=== LEESFRAGMENT ===
2.3 Op het tegen de bestreden naheffingsaanslag gerichte bezwaarschrift van belanghebbende heeft de Heffingsambtenaar bij uitspraak op bezwaar deze gehandhaafd. Belanghebbende is vervolgens tegen die uitspraak ik beroep gekomen bij de Rechtbank. De Rechtbank heeft het beroep bij uitspraak van 30 mei 2011 gegrond verklaard.

2.4 De Rechtbank heeft de Heffingsambtenaar niet veroordeeld in de proceskosten, omdat de door belanghebbende gestelde kosten, naar het oordeel van de Rechtbank, niet zijn onderbouwd.

3. Het geschil, de standpunten en conclusies van partijen

3.1 In hoger beroep is uitsluitend in geschil het antwoord op de vraag of de Rechtbank de Heffingsambtenaar ten onrechte niet heeft veroordeeld in door belanghebbende gemaakt proceskosten.

3.2 Belanghebbende beantwoordt de hiervoor – onder 3.1 – bedoelde vraag bevestigend en concludeert tot vernietiging van de uitspraak van de Rechtbank, en tot veroordeling van de Heffingsambtenaar in de kosten van de procedure voor de Rechtbank en in hoger beroep.

3.3 De Heffingsambtenaar beantwoordde de hiervoor – onder 3.1 – bedoelde vraag ontkennend en concludeerde tot bevestiging van de uitspraak van de Rechtbank.

3.4 Beide partijen hebben voor hun standpunt aangevoerd wat is vermeld in de van hen afkomstige stukken.

4. Beoordeling van het geschil

4.1 Het Hof heeft de zaak ter zitting met partijen besproken, waarbij partijen eenparig hebben verklaard dat in de onderhavige zaak zowel in eerste aanleg als in hoger beroep een vergoeding is aangewezen van de kosten van aan belanghebbende door een derde beroepsmatig verleende rechtsbijstand te berekenen overeenkomstig het bepaalde in het Besluit proceskosten bestuursrecht. Partijen verschillen er voorts niet van mening over dat de toe te kennen punten in de zin van dat besluit moeten worden vastgesteld op 1 punt voor de procedure in eerste aanleg en 2 punten voor de procedure in hoger beroep. Andere kosten zijn gesteld, noch gebleken.

4.2 Het gelijk is derhalve aan belanghebbende.

Slotsom

Op grond van het vorenstaande is het hoger beroep gegrond.

5. Proceskosten

De proceskosten van belanghebbende zijn in overeenstemming met het Besluit proceskosten bestuursrecht te berekenen op 3 punten ? wegingsfactor 0,25 (gelet op het gewicht van de zaak) ? € 437, in totaal derhalve € 327,75 aan kosten van door een derde beroepsmatig verleende rechtsbijstand.
===
OPDRACHT
Schrijf alle kopjes uit het fragment over, met hun nummers, in de volgorde waarin ze voorkomen. De lijst is hier niet nodig.
=== GEGEVENSLIJST ===
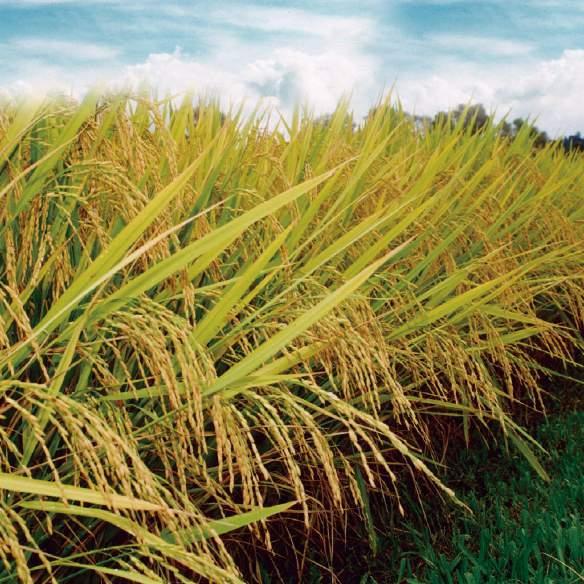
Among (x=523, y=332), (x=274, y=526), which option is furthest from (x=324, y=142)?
(x=274, y=526)

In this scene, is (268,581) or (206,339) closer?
(206,339)

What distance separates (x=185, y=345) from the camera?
4.02ft

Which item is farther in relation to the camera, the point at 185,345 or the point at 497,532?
the point at 497,532

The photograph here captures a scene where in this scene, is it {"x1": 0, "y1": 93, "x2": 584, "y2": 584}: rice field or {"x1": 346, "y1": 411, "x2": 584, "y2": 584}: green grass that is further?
{"x1": 346, "y1": 411, "x2": 584, "y2": 584}: green grass

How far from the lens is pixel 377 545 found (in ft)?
7.95

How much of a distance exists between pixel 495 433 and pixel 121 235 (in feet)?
8.16

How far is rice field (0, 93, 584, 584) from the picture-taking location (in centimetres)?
125

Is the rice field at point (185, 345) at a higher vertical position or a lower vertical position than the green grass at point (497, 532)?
higher

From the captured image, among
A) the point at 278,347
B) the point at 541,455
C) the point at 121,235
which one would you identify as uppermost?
the point at 121,235

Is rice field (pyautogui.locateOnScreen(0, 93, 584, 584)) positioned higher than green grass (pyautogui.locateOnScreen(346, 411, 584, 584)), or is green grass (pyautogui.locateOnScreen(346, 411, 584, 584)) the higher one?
rice field (pyautogui.locateOnScreen(0, 93, 584, 584))

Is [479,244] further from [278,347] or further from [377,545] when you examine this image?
[278,347]

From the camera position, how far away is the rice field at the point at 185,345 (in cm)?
125

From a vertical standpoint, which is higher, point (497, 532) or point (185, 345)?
point (185, 345)

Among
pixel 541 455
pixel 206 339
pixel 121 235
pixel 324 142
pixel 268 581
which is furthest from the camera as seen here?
pixel 541 455
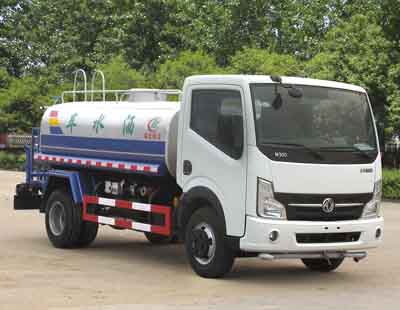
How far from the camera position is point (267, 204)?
452 inches

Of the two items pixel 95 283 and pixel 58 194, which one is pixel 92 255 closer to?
pixel 58 194

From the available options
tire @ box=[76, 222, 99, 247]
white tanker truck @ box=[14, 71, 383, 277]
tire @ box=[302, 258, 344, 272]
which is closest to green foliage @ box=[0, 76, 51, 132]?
tire @ box=[76, 222, 99, 247]

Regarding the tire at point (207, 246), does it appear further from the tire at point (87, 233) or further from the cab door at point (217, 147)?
the tire at point (87, 233)

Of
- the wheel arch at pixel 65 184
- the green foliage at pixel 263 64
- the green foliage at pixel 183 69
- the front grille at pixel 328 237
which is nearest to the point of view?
the front grille at pixel 328 237

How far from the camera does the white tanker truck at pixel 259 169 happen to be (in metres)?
11.5

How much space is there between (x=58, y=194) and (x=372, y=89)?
68.3ft

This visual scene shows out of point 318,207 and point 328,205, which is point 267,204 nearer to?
point 318,207

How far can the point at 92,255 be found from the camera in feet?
47.0

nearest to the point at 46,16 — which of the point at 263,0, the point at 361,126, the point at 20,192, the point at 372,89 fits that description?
the point at 263,0

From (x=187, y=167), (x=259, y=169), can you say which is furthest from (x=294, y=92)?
(x=187, y=167)

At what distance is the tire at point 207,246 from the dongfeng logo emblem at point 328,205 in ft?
3.96

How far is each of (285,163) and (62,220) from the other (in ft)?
15.9

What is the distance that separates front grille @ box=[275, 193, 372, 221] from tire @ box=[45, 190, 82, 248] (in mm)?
4355

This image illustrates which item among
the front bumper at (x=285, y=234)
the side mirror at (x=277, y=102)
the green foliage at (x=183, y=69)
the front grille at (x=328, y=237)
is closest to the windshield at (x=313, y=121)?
===
UITWERKING
3. Het geschil, de standpunten en conclusies van partijen
4. Beoordeling van het geschil
Slotsom
5. Proceskosten